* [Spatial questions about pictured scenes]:
┄┄┄┄┄┄┄┄┄┄┄┄┄┄┄┄┄┄┄┄
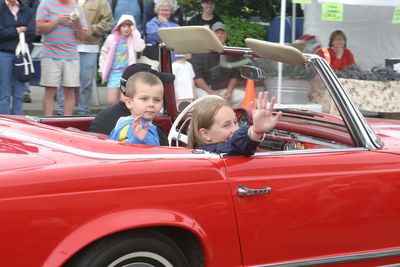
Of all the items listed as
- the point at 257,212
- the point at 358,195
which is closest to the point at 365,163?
the point at 358,195

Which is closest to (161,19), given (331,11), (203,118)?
(331,11)

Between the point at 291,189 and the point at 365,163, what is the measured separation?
48 centimetres

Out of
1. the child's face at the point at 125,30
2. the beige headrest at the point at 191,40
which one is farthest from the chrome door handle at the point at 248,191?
the child's face at the point at 125,30

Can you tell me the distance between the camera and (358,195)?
3178 millimetres

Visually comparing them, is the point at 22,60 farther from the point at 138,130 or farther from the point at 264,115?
the point at 264,115

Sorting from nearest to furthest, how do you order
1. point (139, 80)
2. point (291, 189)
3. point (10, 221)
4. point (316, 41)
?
1. point (10, 221)
2. point (291, 189)
3. point (139, 80)
4. point (316, 41)

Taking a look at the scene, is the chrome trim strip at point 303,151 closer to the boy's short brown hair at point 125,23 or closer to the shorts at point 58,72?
the shorts at point 58,72

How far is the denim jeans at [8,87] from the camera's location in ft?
22.0

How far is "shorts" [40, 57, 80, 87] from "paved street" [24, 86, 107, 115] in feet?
6.20

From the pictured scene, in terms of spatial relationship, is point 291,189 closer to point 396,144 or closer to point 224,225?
point 224,225

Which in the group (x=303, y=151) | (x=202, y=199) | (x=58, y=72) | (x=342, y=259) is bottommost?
(x=342, y=259)

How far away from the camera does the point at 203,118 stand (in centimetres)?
342

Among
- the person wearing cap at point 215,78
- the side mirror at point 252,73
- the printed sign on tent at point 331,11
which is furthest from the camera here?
the printed sign on tent at point 331,11

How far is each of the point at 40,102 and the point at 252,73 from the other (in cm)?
695
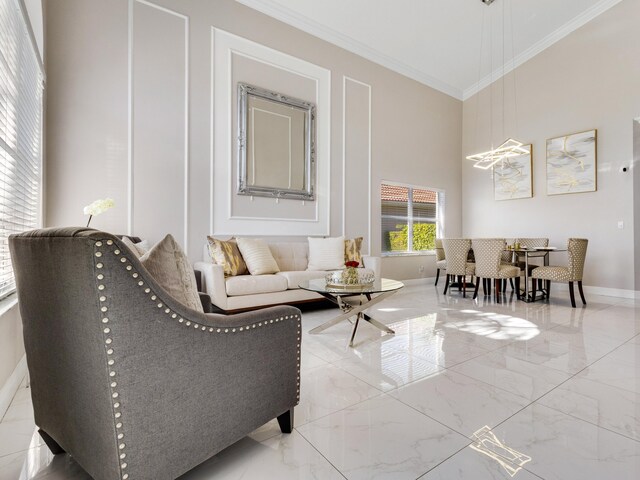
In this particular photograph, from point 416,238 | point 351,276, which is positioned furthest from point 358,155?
point 351,276

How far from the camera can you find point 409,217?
6.34 meters

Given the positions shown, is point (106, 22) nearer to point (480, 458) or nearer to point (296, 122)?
point (296, 122)

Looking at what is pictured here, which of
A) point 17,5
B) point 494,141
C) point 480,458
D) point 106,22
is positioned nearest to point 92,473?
point 480,458

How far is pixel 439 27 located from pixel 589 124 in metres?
2.98

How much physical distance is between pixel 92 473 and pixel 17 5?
8.82 feet

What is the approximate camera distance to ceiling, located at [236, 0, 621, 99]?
15.4 ft

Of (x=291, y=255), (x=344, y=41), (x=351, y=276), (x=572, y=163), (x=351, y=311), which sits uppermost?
(x=344, y=41)

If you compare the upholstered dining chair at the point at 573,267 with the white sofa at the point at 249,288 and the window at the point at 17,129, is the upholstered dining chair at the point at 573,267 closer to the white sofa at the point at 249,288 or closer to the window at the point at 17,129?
the white sofa at the point at 249,288

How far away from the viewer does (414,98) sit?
626cm

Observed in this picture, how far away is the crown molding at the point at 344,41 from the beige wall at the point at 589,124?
53.0 inches

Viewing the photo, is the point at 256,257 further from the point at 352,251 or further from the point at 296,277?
the point at 352,251

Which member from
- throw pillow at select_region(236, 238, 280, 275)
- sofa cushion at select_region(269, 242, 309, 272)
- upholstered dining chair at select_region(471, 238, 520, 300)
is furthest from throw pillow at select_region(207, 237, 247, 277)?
upholstered dining chair at select_region(471, 238, 520, 300)

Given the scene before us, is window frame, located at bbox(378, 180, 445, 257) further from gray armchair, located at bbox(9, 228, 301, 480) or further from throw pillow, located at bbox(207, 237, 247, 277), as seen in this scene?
gray armchair, located at bbox(9, 228, 301, 480)

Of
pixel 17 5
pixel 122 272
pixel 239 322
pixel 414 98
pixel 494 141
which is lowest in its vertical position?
pixel 239 322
┄┄┄┄┄┄┄┄┄┄┄┄┄┄┄┄┄┄┄┄
* [TASK STATEMENT]: Lay out everything from the line containing "Given the scene" down to the end of the items as a Markdown table with the columns No. and Line, numbering each line and leaving out blank ones.

* [TASK ANSWER]:
| No. | Line |
|---|---|
| 1 | Given the scene before us, is window frame, located at bbox(378, 180, 445, 257) further from gray armchair, located at bbox(9, 228, 301, 480) or further from throw pillow, located at bbox(207, 237, 247, 277), as seen in this scene? |
| 2 | gray armchair, located at bbox(9, 228, 301, 480) |
| 3 | Of |
| 4 | pixel 17 5 |
| 5 | pixel 122 272 |
| 6 | pixel 239 322 |
| 7 | pixel 414 98 |
| 8 | pixel 494 141 |
| 9 | which is lowest in its vertical position? |
| 10 | pixel 239 322 |